### Excerpt
Building a Distributed MapReduce System in Go

May 16, 2023

This article was originally published at Better Programming Medium Publication.

Hands-on implementation based on the MapReduce paper

MR-Image

MapReduce is a programming model developed at Google and is used to process large datasets by distributing compute onto commodity hardware. It has been heavily used for big data processing, including but not limited to building search indices, sorting, distributed grep, etc.

In this post, we’d be building a Distributed MapReduce system, as per the MapReduce paper, which would have the ability to allow application developers to use it for building MapReduce applications.

The main purpose here is to learn about distributed systems by actually building one. Implementing a distributed system involves working with various components like networking, communication protocols, data replication, fault tolerance, and concurrency control. By building and deploying a distributed system, we gain firsthand experience with these concepts and get a practical understanding of how they work together.

MapReduce is a relatively simpler system and implementing it is a good first exercise when learning to build distributed systems.

The system we’ll build will abstract complex details like distributed computations from the application developer. Of course, this would lead to restricting the programming model as well, which in a way, would help to parallelize and distribute computations and provide fault tolerance easily.

Some familiarity with Golang, the RPC model, and concurrency constructs like goroutines and wait-broadcast is required. At the end of this post, I do provide a link to a GitHub repo with all the code and instructions to run it.

Introduction

The MapReduce paper was authored by two engineers from Google, Jeff Dean and Sanjaya Ghemawat. They were the ones who also brought GFS, Spanner, BigTable, and much more stuff to Google.

We will refer to some excerpts from the MapReduce paper during implementation.

A simple MapReduce application code for word-count looks like the following:

func map(String key, String value):  
    // key: document name  
    // value: document contents  
    for each word w in value:  
        EmitIntermediate(w, "1")  
  
func reduce(String key, Iterator values):  
    // key: a word  
    // values: a list of counts  
    int result = 0;  
    for each v in values:  
        result += ParseInt(v)  
    Emit(AsString(result))

Here the map function assigns a value 1 and emits key-value pairs as intermediate data. From this intermediate data, all the values associated with each key are passed to the reduce function to add all the 1s for that particular key and output the result.

The above is the code application developers would plug into the MapReduce System. Our goal for this post is to develop a system that takes in that code and computes the result, handling all the runtime and parallelism, so the application developers won’t have to worry about them.

Implementation

Let’s say we have a large text file, which we would partition into M number of file splits. Each file split would be assigned as a task to a machine in the cluster that runs in parallel and applies the map function on the file split (e.g., the function defined above). These map invocations would be distributed across many machines. We will have all the processes running on the same machine for simplicity, but we’ll still see parallelism as we run them on a multi-core processor.

### About this task
Can you copy the MapReduce article word for word, beginning at "MapReduce is a programming" and stopping after "building MapReduce applications."? Rely only on the MapReduce article above.

### Data listing
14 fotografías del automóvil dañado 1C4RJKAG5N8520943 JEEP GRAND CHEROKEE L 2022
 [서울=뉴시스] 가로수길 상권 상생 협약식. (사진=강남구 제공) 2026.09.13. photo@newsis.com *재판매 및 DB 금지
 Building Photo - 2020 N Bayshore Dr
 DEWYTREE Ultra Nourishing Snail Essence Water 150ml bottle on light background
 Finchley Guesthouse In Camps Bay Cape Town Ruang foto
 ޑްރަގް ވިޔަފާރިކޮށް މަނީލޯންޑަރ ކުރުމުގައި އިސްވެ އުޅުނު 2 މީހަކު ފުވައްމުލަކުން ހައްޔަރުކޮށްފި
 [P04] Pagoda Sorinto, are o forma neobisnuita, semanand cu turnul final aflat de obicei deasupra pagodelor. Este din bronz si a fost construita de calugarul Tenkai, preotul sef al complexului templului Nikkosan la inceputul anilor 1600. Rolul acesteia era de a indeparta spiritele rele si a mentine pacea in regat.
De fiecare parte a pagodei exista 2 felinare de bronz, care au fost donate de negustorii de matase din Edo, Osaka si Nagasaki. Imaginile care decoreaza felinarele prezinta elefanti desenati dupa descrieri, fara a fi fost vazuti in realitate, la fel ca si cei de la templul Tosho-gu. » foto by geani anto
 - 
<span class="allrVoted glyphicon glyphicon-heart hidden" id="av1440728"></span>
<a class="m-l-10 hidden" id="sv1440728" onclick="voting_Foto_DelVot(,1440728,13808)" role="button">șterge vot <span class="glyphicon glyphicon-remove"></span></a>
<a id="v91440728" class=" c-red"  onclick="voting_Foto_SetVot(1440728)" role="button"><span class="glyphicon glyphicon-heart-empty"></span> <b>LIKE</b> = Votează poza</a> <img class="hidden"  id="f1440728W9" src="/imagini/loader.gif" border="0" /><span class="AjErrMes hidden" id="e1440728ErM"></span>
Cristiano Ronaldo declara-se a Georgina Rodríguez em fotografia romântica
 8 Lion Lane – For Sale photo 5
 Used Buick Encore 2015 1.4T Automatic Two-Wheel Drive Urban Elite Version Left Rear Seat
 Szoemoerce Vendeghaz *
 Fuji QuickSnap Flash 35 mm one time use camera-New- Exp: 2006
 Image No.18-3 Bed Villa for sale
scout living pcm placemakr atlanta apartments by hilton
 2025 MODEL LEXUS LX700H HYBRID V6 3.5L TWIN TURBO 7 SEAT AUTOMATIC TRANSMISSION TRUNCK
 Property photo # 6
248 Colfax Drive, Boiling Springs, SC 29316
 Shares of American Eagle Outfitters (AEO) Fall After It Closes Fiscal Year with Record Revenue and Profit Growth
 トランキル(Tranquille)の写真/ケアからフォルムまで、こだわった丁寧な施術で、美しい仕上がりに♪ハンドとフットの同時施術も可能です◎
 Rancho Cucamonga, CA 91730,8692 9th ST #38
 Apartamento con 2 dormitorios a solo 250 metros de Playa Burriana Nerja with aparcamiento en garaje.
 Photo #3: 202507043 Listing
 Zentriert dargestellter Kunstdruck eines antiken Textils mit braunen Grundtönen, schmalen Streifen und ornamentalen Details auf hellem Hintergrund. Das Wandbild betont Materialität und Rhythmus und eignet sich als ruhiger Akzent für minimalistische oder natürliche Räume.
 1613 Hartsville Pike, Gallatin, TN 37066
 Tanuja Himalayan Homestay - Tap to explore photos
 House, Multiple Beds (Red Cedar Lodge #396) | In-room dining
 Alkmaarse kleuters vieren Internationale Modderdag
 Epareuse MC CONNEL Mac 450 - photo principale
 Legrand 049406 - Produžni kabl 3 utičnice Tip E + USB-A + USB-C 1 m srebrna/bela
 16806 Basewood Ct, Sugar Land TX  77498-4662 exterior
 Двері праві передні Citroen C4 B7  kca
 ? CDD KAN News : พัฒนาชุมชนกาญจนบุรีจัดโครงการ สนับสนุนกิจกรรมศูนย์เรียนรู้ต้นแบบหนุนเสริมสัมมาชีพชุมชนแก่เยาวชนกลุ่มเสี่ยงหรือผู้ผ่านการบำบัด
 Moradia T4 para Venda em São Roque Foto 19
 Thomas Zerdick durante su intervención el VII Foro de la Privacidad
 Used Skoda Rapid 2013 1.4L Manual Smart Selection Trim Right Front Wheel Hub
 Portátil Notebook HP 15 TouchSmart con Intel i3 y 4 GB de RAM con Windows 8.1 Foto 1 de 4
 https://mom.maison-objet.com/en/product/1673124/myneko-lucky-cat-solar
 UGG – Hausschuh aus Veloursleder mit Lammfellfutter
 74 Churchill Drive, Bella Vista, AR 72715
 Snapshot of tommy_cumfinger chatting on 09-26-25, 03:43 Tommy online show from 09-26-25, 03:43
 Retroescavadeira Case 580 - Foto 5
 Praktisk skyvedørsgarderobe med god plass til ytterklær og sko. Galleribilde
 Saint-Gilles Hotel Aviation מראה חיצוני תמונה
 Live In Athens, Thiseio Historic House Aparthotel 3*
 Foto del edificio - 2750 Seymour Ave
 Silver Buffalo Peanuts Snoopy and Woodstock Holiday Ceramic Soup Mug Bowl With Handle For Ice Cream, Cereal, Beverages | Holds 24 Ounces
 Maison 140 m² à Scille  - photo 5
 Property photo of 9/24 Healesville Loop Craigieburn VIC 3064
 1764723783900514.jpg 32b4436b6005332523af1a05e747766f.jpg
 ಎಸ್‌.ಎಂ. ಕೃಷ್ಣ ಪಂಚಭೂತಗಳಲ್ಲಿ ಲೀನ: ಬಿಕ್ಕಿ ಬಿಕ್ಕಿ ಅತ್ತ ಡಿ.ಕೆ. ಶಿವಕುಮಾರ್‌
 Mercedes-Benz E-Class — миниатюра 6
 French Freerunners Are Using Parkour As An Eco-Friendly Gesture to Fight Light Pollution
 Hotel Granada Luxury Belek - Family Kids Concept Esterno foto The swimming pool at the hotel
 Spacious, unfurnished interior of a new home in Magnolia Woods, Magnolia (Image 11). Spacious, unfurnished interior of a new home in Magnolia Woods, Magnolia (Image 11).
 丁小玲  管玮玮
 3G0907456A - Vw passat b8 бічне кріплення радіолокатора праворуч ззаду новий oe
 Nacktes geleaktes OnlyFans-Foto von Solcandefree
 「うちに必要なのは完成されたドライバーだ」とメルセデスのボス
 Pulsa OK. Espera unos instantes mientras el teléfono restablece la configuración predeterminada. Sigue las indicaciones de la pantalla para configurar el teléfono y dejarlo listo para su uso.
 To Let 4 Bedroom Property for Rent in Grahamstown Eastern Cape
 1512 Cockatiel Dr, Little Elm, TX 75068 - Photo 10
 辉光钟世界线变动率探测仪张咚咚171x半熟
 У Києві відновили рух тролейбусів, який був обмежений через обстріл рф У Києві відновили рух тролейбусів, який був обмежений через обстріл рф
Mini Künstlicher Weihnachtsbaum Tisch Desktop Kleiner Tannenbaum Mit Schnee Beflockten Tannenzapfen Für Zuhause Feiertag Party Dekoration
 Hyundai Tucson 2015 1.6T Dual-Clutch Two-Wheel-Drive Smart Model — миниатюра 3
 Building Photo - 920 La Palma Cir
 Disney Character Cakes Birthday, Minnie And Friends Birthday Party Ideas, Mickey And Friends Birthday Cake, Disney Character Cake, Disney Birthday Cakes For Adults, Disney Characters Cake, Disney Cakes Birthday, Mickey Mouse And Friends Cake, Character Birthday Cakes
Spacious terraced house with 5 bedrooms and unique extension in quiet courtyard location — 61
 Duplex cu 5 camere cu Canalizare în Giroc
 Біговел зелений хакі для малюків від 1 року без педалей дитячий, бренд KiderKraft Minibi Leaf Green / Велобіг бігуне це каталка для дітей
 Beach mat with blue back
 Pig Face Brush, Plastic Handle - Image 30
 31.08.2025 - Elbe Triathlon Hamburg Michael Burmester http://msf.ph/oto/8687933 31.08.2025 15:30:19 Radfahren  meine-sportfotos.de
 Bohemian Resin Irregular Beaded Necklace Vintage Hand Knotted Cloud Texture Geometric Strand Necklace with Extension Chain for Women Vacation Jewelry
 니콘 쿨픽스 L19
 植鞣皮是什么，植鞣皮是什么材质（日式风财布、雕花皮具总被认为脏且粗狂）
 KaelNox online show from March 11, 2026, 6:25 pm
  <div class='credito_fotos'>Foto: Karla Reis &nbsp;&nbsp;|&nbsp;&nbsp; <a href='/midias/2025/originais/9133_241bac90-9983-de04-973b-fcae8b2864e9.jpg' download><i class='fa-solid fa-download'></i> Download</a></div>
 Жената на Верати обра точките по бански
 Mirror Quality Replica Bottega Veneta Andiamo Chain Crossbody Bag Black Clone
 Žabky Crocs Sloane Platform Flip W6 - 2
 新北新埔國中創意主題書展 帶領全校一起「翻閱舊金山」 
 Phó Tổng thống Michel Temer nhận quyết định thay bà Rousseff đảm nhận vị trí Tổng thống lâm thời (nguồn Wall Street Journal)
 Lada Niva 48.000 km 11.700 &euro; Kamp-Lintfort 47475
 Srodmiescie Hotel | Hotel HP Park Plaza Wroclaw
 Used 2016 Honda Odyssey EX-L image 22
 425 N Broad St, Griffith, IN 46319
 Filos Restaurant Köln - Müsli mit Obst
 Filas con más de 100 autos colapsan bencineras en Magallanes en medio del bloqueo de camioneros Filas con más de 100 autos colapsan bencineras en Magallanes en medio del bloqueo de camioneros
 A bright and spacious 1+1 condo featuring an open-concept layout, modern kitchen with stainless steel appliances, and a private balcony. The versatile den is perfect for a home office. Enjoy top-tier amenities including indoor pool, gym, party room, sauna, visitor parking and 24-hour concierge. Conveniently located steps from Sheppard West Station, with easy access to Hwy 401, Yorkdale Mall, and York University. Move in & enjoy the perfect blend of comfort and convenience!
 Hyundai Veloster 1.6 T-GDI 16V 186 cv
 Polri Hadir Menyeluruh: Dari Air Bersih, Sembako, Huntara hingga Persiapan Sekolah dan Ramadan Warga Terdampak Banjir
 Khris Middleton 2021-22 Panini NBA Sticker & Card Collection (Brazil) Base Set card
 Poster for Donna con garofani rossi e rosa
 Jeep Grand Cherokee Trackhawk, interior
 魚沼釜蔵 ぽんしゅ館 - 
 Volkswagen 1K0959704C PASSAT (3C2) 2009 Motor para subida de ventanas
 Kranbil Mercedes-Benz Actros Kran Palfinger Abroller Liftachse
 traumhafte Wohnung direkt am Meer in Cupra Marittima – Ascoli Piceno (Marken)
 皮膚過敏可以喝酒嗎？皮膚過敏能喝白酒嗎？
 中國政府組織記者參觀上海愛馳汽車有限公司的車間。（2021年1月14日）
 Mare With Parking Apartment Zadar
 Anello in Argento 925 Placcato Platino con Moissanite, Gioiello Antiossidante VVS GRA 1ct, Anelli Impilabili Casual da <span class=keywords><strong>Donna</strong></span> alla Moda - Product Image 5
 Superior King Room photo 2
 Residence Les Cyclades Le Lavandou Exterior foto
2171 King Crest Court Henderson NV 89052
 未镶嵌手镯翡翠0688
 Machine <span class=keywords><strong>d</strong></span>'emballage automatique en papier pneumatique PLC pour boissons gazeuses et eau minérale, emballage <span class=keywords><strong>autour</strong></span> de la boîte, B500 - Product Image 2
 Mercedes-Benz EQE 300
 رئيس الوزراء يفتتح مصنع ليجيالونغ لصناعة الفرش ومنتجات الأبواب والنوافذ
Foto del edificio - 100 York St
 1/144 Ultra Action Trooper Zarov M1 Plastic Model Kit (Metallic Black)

### Result
MapReduce is a programming model developed at Google and is used to process large datasets by distributing compute onto commodity hardware. It has been heavily used for big data processing, including but not limited to building search indices, sorting, distributed grep, etc.

In this post, we’d be building a Distributed MapReduce system, as per the MapReduce paper, which would have the ability to allow application developers to use it for building MapReduce applications.